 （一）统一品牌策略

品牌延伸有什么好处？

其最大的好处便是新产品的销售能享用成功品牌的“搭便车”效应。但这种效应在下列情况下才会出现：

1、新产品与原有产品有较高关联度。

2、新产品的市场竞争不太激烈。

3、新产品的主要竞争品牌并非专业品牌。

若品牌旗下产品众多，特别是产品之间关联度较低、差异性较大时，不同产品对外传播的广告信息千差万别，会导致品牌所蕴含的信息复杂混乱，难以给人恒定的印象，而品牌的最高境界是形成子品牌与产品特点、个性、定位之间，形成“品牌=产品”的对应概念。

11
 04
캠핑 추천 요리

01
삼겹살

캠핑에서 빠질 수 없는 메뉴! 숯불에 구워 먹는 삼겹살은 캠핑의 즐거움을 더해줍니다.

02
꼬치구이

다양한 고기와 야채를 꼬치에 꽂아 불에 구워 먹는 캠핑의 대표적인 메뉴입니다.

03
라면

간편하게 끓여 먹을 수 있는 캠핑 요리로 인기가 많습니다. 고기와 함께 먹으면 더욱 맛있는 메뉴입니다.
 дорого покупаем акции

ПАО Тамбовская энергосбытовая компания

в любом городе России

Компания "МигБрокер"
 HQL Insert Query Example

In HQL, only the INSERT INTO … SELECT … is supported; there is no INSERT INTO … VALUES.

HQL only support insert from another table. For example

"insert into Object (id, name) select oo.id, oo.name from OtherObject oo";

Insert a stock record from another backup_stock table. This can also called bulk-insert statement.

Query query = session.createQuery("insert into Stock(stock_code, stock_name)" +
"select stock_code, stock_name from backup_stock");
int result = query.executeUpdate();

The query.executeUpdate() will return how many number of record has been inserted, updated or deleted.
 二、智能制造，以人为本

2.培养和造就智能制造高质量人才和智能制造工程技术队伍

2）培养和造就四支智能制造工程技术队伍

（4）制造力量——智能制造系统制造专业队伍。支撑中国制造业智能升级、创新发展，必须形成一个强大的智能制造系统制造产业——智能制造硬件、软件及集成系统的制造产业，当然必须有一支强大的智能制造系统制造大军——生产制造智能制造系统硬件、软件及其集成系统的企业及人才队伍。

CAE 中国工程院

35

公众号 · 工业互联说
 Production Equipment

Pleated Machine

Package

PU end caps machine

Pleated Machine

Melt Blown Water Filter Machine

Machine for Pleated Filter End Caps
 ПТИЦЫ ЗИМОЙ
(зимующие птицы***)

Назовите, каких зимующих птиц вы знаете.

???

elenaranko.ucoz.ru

-- Work order --
Output consists of exactly the lines from the one containing "Назовите, каких зимующих птиц вы знаете." to the end of the records above, retyped without change and with nothing extra.

-- Solution below --
Назовите, каких зимующих птиц вы знаете.

???

elenaranko.ucoz.ru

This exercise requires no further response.